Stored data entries
== Segment start ==
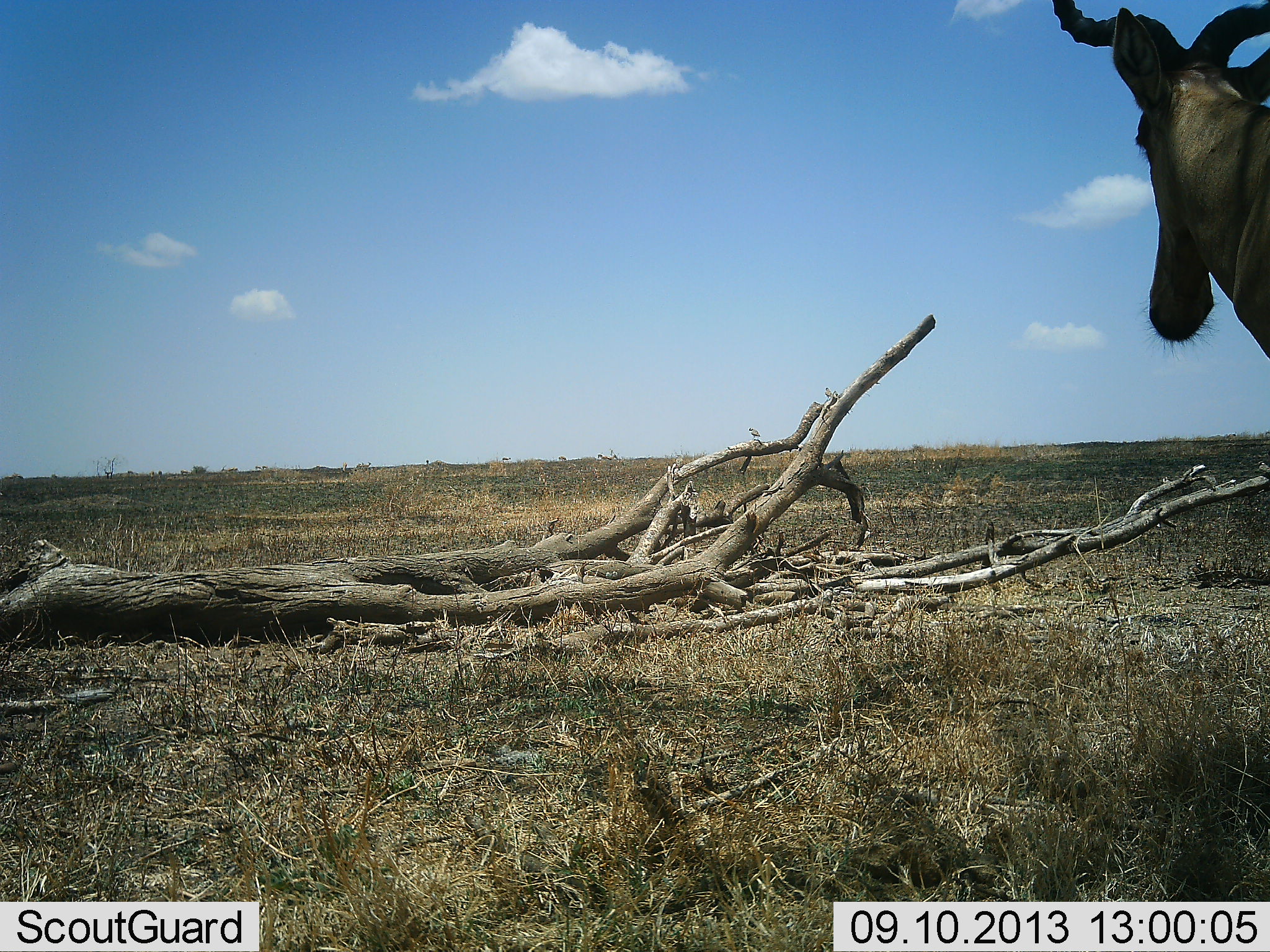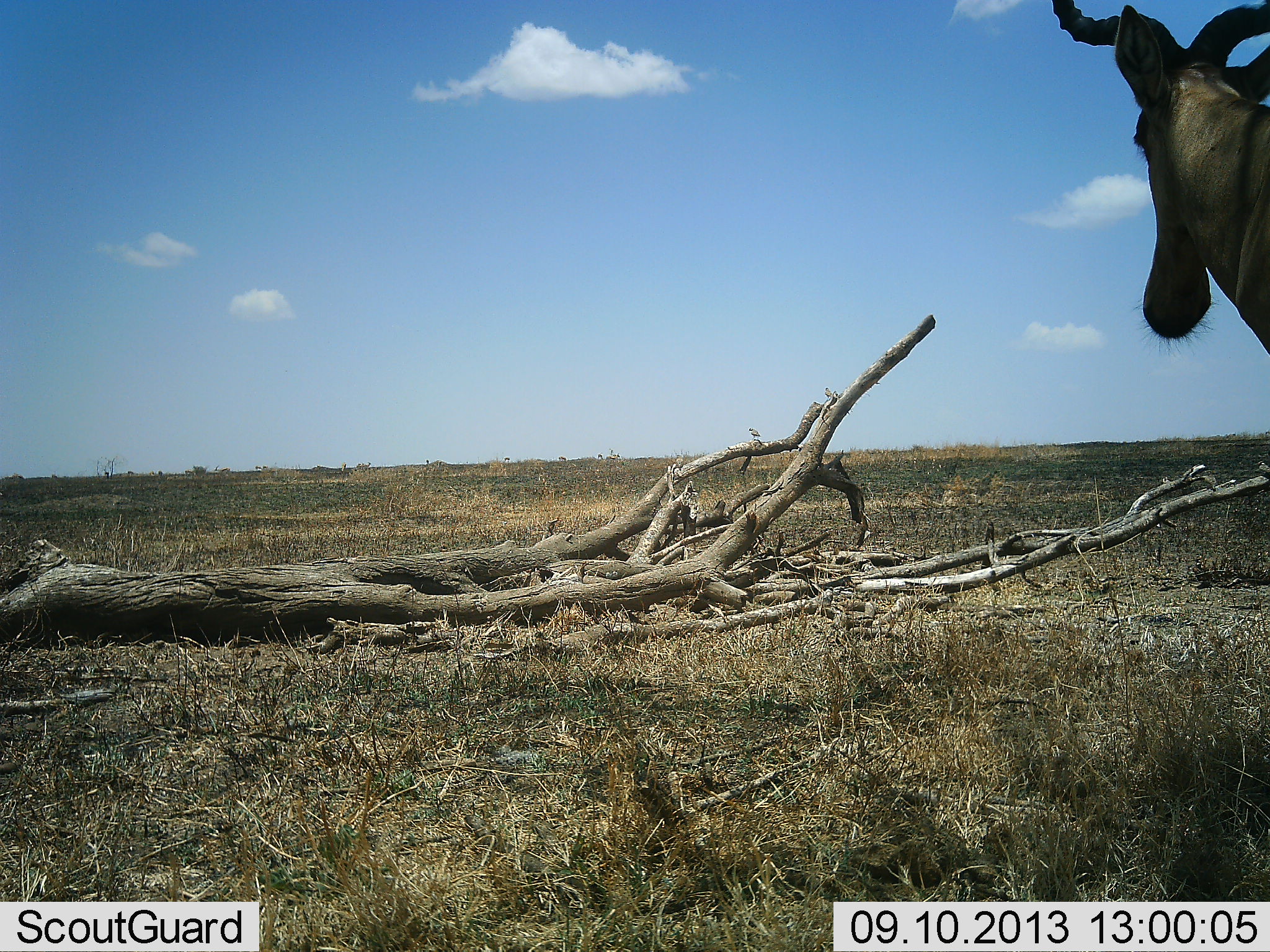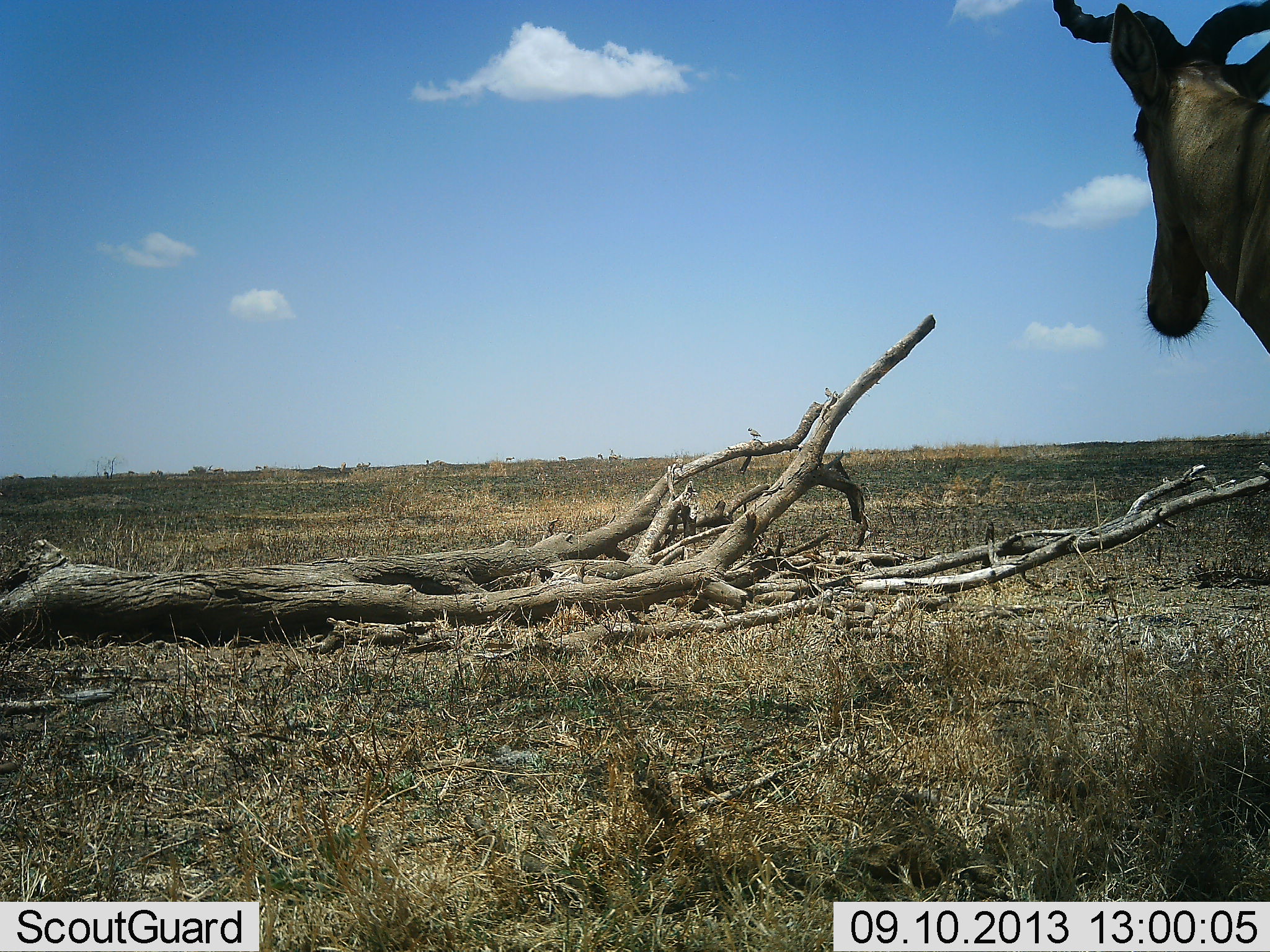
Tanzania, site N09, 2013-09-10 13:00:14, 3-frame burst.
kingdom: Animalia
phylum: Chordata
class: Mammalia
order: Artiodactyla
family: Bovidae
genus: Alcelaphus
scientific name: Alcelaphus buselaphus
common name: hartebeest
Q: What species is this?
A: Hartebeest (Alcelaphus buselaphus).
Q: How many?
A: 1.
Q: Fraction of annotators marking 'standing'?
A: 100%.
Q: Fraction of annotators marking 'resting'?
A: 0%.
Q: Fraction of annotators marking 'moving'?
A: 0%.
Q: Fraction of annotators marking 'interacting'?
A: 0%.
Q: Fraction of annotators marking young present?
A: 0%.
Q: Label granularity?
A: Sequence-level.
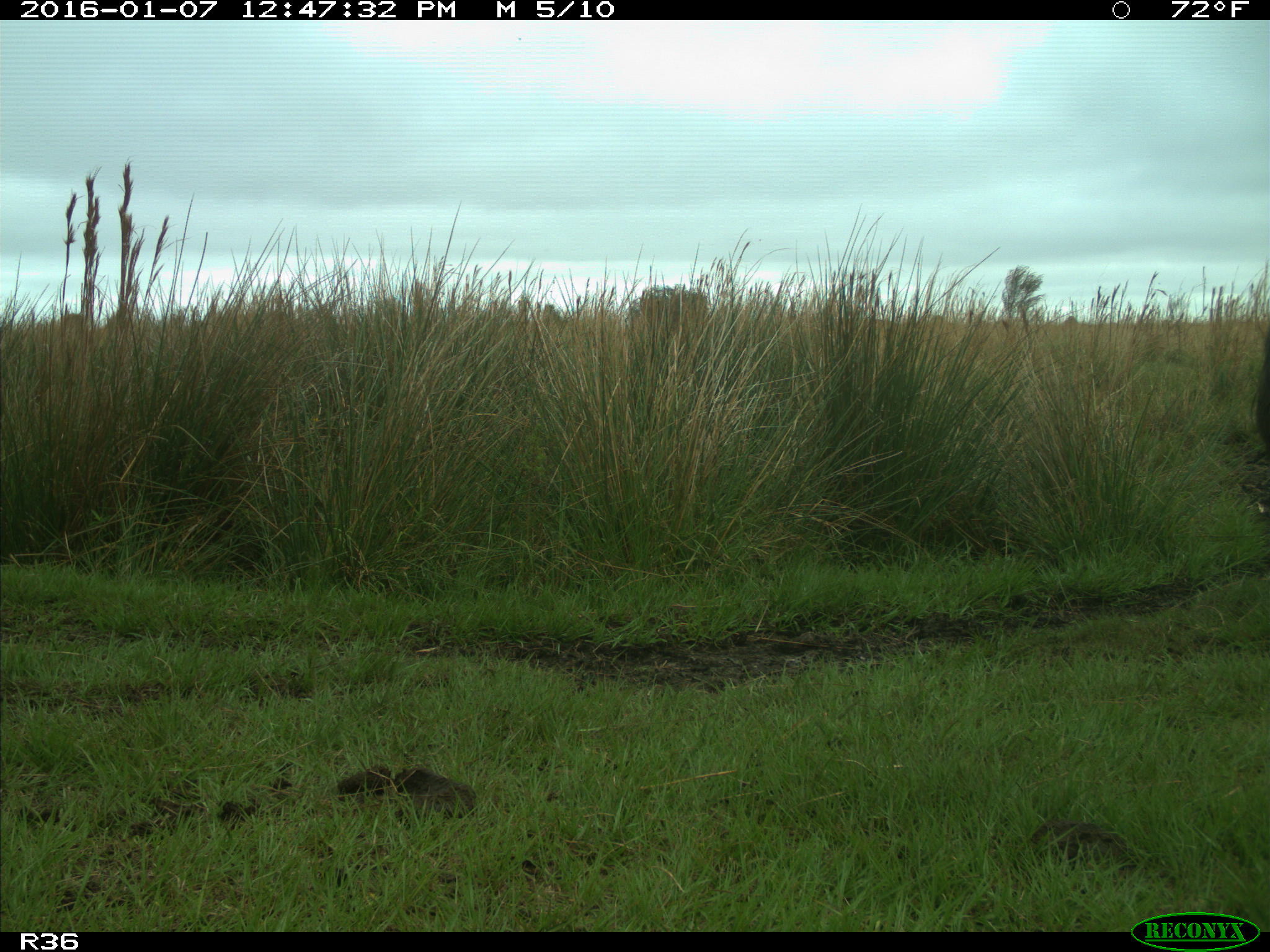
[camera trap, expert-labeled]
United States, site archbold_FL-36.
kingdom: Animalia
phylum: Chordata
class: Mammalia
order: Artiodactyla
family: Bovidae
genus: Bos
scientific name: Bos taurus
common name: domestic cow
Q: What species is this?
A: Bos taurus (domestic cow).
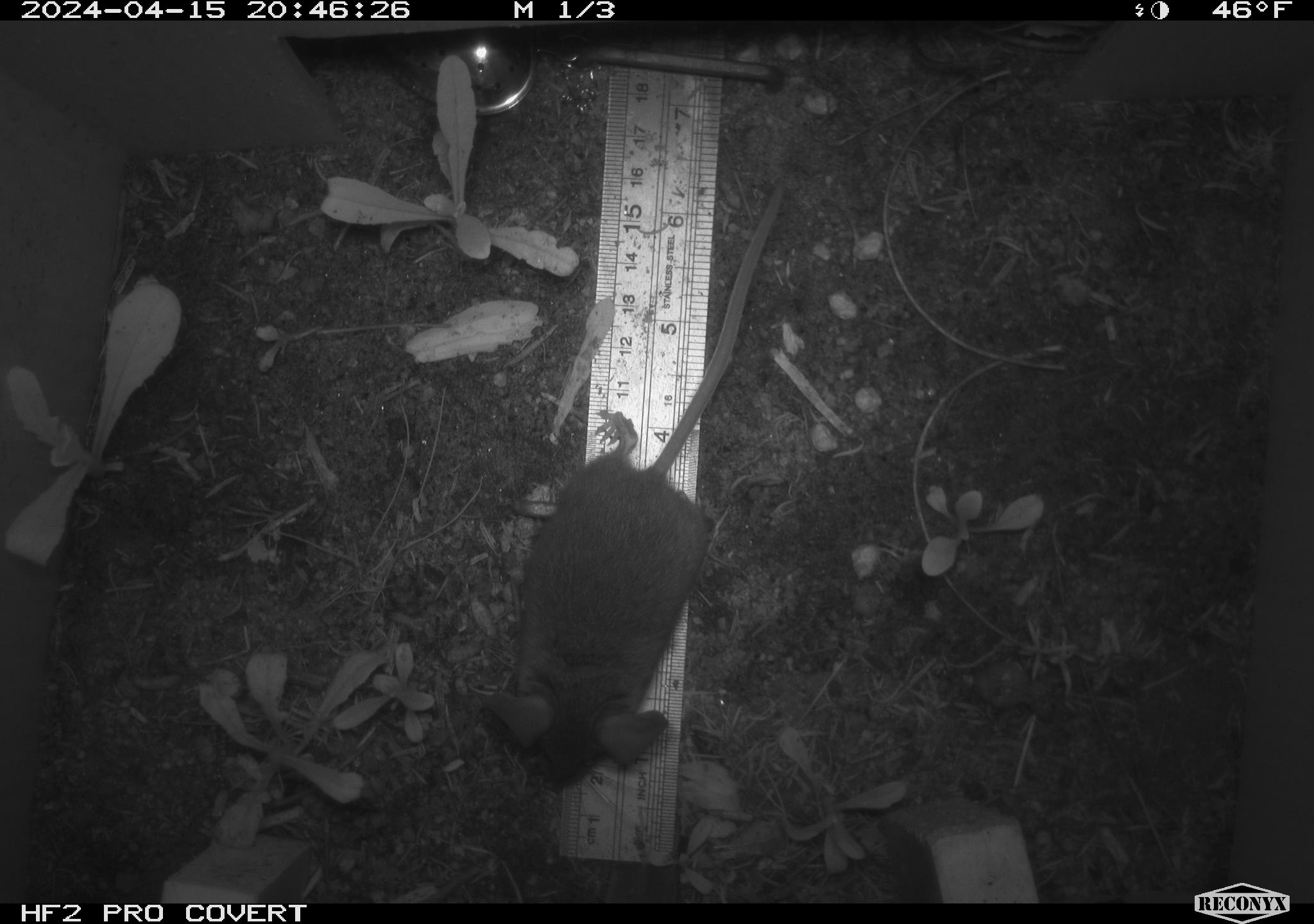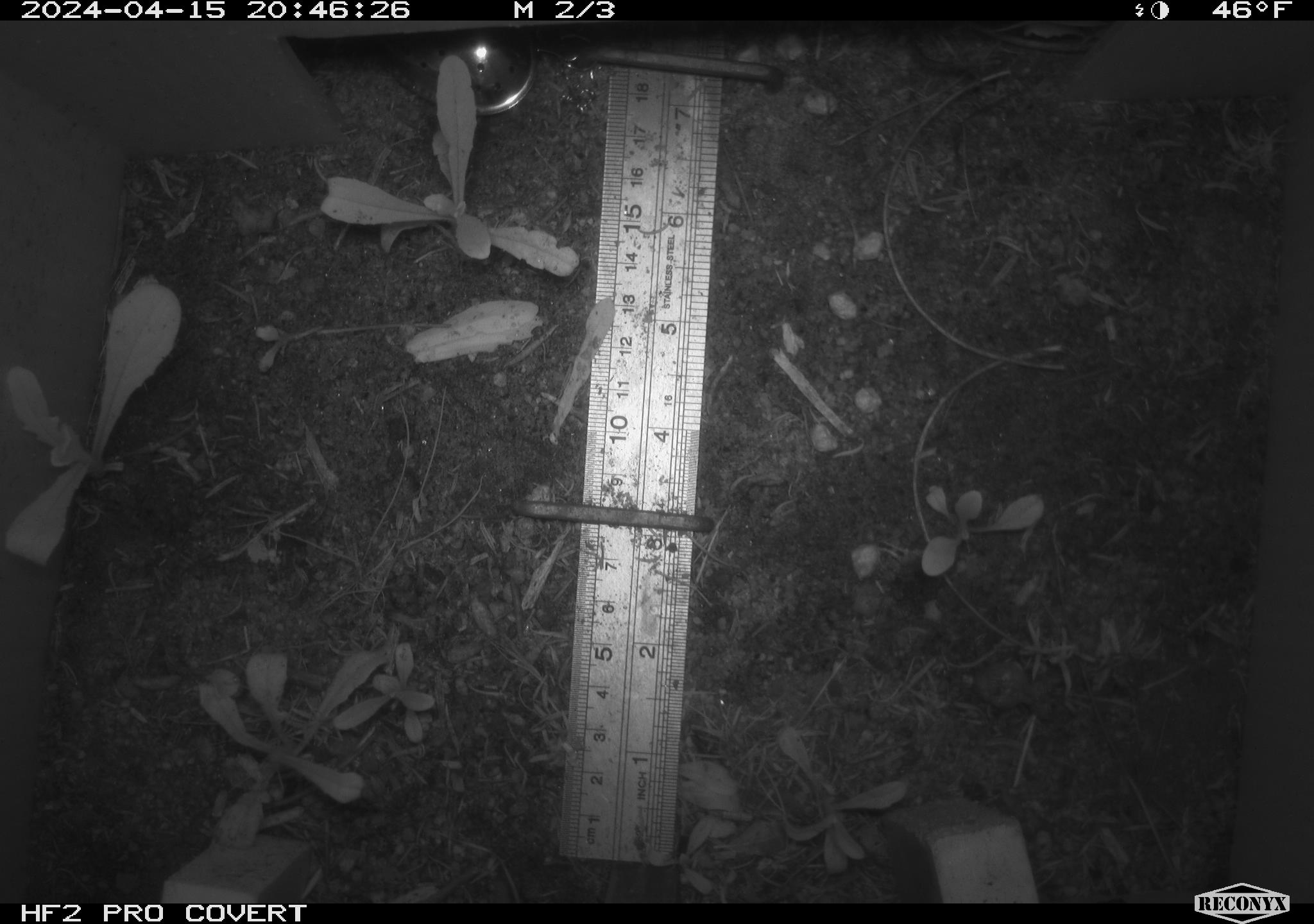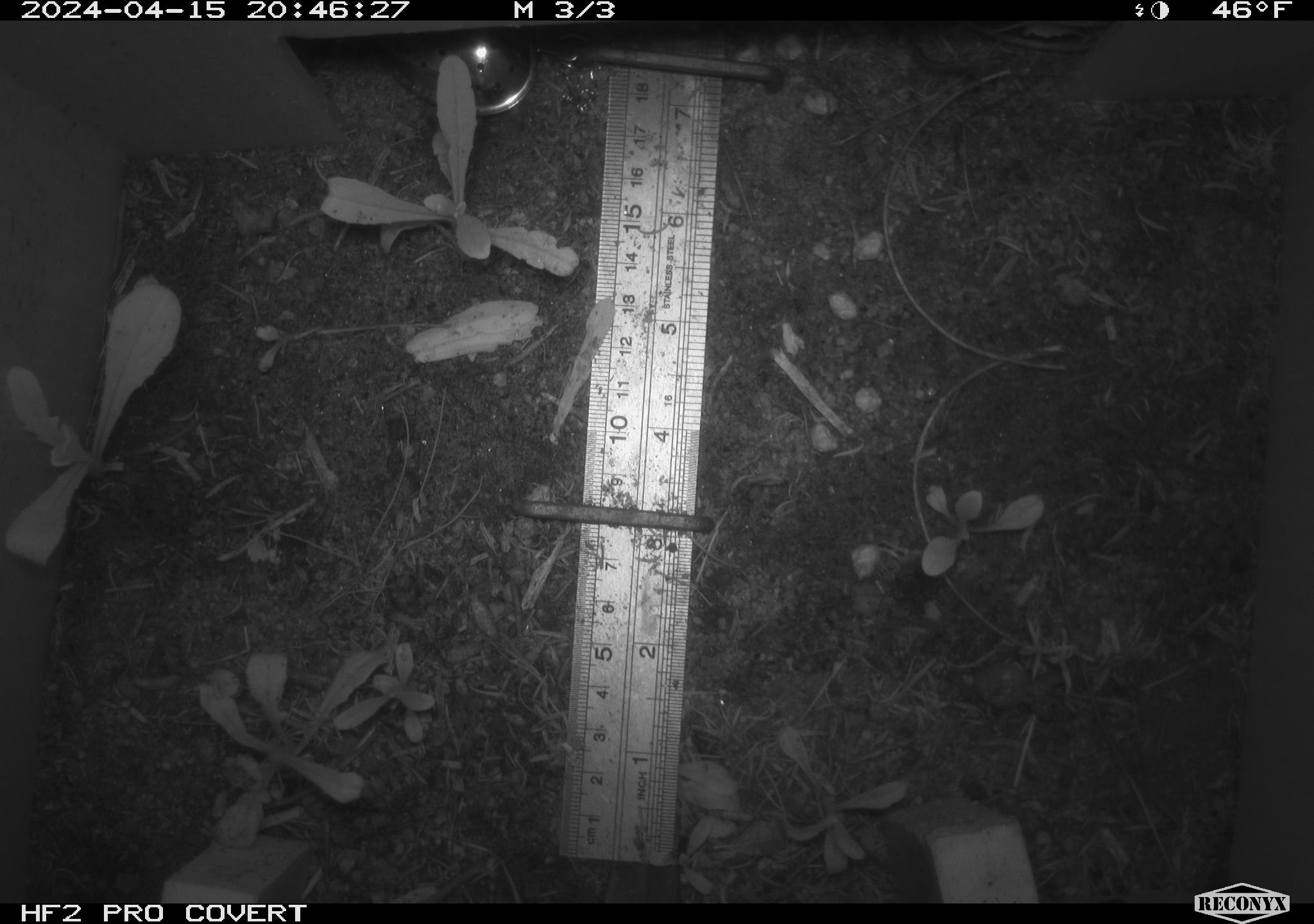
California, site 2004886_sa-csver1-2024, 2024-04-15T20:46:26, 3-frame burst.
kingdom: Animalia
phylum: Chordata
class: Mammalia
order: Rodentia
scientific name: Rodentia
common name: rodent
== Segment end ==
Excluding the pictures, write out exactly the lines from the line that contains "Q: Fraction of annotators marking 'moving'?" through the end of the records.

Q: Fraction of annotators marking 'moving'?
A: 0%.
Q: Fraction of annotators marking 'interacting'?
A: 0%.
Q: Fraction of annotators marking young present?
A: 0%.
Q: Label granularity?
A: Sequence-level.
[camera trap, expert-labeled]
United States, site archbold_FL-36.
kingdom: Animalia
phylum: Chordata
class: Mammalia
order: Artiodactyla
family: Bovidae
genus: Bos
scientific name: Bos taurus
common name: domestic cow
Q: What species is this?
A: Bos taurus (domestic cow).
California, site 2004886_sa-csver1-2024, 2024-04-15T20:46:26, 3-frame burst.
kingdom: Animalia
phylum: Chordata
class: Mammalia
order: Rodentia
scientific name: Rodentia
common name: rodent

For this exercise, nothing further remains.